Assignment: Write out the data again in full, keeping every character the same.

*** Opening of Data under study ***

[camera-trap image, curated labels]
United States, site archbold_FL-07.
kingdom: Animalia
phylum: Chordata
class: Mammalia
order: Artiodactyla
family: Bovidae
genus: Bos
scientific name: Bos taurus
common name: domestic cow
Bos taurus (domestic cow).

*** Close of Data under study ***

Finished exercise:
[camera-trap image, curated labels]
United States, site archbold_FL-07.
kingdom: Animalia
phylum: Chordata
class: Mammalia
order: Artiodactyla
family: Bovidae
genus: Bos
scientific name: Bos taurus
common name: domestic cow
Bos taurus (domestic cow).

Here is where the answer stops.